*Stored items*.
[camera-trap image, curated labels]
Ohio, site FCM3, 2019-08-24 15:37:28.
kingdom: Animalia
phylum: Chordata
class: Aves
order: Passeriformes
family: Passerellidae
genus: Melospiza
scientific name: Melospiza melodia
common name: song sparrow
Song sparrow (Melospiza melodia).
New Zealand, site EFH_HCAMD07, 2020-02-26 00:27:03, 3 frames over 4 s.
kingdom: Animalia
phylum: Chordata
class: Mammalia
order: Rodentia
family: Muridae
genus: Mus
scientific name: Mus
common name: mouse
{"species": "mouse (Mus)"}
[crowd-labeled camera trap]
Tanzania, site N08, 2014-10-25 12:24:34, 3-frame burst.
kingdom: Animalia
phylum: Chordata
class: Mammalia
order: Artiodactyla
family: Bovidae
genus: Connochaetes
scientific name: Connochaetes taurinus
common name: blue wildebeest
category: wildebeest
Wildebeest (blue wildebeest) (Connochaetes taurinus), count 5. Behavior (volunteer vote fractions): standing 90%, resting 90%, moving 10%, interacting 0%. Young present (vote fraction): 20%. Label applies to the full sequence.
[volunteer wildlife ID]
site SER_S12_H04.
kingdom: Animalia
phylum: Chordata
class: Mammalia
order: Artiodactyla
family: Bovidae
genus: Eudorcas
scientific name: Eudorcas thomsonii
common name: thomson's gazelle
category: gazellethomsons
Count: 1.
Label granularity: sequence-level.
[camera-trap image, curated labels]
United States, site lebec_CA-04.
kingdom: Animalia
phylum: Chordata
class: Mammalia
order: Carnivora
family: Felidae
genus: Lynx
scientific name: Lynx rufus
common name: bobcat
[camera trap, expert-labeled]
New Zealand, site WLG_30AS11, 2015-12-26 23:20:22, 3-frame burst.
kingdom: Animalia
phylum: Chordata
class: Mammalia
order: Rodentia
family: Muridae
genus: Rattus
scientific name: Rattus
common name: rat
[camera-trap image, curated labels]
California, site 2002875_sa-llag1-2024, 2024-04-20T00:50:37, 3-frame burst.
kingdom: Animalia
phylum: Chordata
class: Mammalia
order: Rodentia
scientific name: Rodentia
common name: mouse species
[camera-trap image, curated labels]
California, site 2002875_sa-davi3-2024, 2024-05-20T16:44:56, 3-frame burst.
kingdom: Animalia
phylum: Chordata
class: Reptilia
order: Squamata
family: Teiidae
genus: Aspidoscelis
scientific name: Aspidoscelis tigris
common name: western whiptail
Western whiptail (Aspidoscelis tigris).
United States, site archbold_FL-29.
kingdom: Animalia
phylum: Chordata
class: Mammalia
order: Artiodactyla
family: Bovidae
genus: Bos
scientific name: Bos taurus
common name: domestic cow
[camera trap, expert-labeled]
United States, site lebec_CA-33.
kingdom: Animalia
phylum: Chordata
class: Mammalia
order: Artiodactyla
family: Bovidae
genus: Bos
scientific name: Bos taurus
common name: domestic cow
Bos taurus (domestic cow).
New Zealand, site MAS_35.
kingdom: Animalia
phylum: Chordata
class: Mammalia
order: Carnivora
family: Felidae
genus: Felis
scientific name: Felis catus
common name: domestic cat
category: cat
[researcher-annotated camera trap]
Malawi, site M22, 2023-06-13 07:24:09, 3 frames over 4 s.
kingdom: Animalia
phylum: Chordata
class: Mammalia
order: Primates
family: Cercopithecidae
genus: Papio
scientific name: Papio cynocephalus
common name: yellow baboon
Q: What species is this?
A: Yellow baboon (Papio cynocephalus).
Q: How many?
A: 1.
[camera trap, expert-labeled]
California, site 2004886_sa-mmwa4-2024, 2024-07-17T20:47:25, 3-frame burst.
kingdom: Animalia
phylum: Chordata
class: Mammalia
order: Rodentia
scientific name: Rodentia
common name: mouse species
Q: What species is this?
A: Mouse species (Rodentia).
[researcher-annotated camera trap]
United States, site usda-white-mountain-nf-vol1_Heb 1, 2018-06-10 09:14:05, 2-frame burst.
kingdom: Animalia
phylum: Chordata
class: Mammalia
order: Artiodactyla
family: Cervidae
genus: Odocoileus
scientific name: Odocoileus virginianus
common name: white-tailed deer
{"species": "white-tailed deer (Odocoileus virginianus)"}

*Your objective*. All of the data above should be output exactly.

*Solution to this exercise*.
[camera-trap image, curated labels]
Ohio, site FCM3, 2019-08-24 15:37:28.
kingdom: Animalia
phylum: Chordata
class: Aves
order: Passeriformes
family: Passerellidae
genus: Melospiza
scientific name: Melospiza melodia
common name: song sparrow
Song sparrow (Melospiza melodia).
New Zealand, site EFH_HCAMD07, 2020-02-26 00:27:03, 3 frames over 4 s.
kingdom: Animalia
phylum: Chordata
class: Mammalia
order: Rodentia
family: Muridae
genus: Mus
scientific name: Mus
common name: mouse
{"species": "mouse (Mus)"}
[crowd-labeled camera trap]
Tanzania, site N08, 2014-10-25 12:24:34, 3-frame burst.
kingdom: Animalia
phylum: Chordata
class: Mammalia
order: Artiodactyla
family: Bovidae
genus: Connochaetes
scientific name: Connochaetes taurinus
common name: blue wildebeest
category: wildebeest
Wildebeest (blue wildebeest) (Connochaetes taurinus), count 5. Behavior (volunteer vote fractions): standing 90%, resting 90%, moving 10%, interacting 0%. Young present (vote fraction): 20%. Label applies to the full sequence.
[volunteer wildlife ID]
site SER_S12_H04.
kingdom: Animalia
phylum: Chordata
class: Mammalia
order: Artiodactyla
family: Bovidae
genus: Eudorcas
scientific name: Eudorcas thomsonii
common name: thomson's gazelle
category: gazellethomsons
Count: 1.
Label granularity: sequence-level.
[camera-trap image, curated labels]
United States, site lebec_CA-04.
kingdom: Animalia
phylum: Chordata
class: Mammalia
order: Carnivora
family: Felidae
genus: Lynx
scientific name: Lynx rufus
common name: bobcat
[camera trap, expert-labeled]
New Zealand, site WLG_30AS11, 2015-12-26 23:20:22, 3-frame burst.
kingdom: Animalia
phylum: Chordata
class: Mammalia
order: Rodentia
family: Muridae
genus: Rattus
scientific name: Rattus
common name: rat
[camera-trap image, curated labels]
California, site 2002875_sa-llag1-2024, 2024-04-20T00:50:37, 3-frame burst.
kingdom: Animalia
phylum: Chordata
class: Mammalia
order: Rodentia
scientific name: Rodentia
common name: mouse species
[camera-trap image, curated labels]
California, site 2002875_sa-davi3-2024, 2024-05-20T16:44:56, 3-frame burst.
kingdom: Animalia
phylum: Chordata
class: Reptilia
order: Squamata
family: Teiidae
genus: Aspidoscelis
scientific name: Aspidoscelis tigris
common name: western whiptail
Western whiptail (Aspidoscelis tigris).
United States, site archbold_FL-29.
kingdom: Animalia
phylum: Chordata
class: Mammalia
order: Artiodactyla
family: Bovidae
genus: Bos
scientific name: Bos taurus
common name: domestic cow
[camera trap, expert-labeled]
United States, site lebec_CA-33.
kingdom: Animalia
phylum: Chordata
class: Mammalia
order: Artiodactyla
family: Bovidae
genus: Bos
scientific name: Bos taurus
common name: domestic cow
Bos taurus (domestic cow).
New Zealand, site MAS_35.
kingdom: Animalia
phylum: Chordata
class: Mammalia
order: Carnivora
family: Felidae
genus: Felis
scientific name: Felis catus
common name: domestic cat
category: cat
[researcher-annotated camera trap]
Malawi, site M22, 2023-06-13 07:24:09, 3 frames over 4 s.
kingdom: Animalia
phylum: Chordata
class: Mammalia
order: Primates
family: Cercopithecidae
genus: Papio
scientific name: Papio cynocephalus
common name: yellow baboon
Q: What species is this?
A: Yellow baboon (Papio cynocephalus).
Q: How many?
A: 1.
[camera trap, expert-labeled]
California, site 2004886_sa-mmwa4-2024, 2024-07-17T20:47:25, 3-frame burst.
kingdom: Animalia
phylum: Chordata
class: Mammalia
order: Rodentia
scientific name: Rodentia
common name: mouse species
Q: What species is this?
A: Mouse species (Rodentia).
[researcher-annotated camera trap]
United States, site usda-white-mountain-nf-vol1_Heb 1, 2018-06-10 09:14:05, 2-frame burst.
kingdom: Animalia
phylum: Chordata
class: Mammalia
order: Artiodactyla
family: Cervidae
genus: Odocoileus
scientific name: Odocoileus virginianus
common name: white-tailed deer
{"species": "white-tailed deer (Odocoileus virginianus)"}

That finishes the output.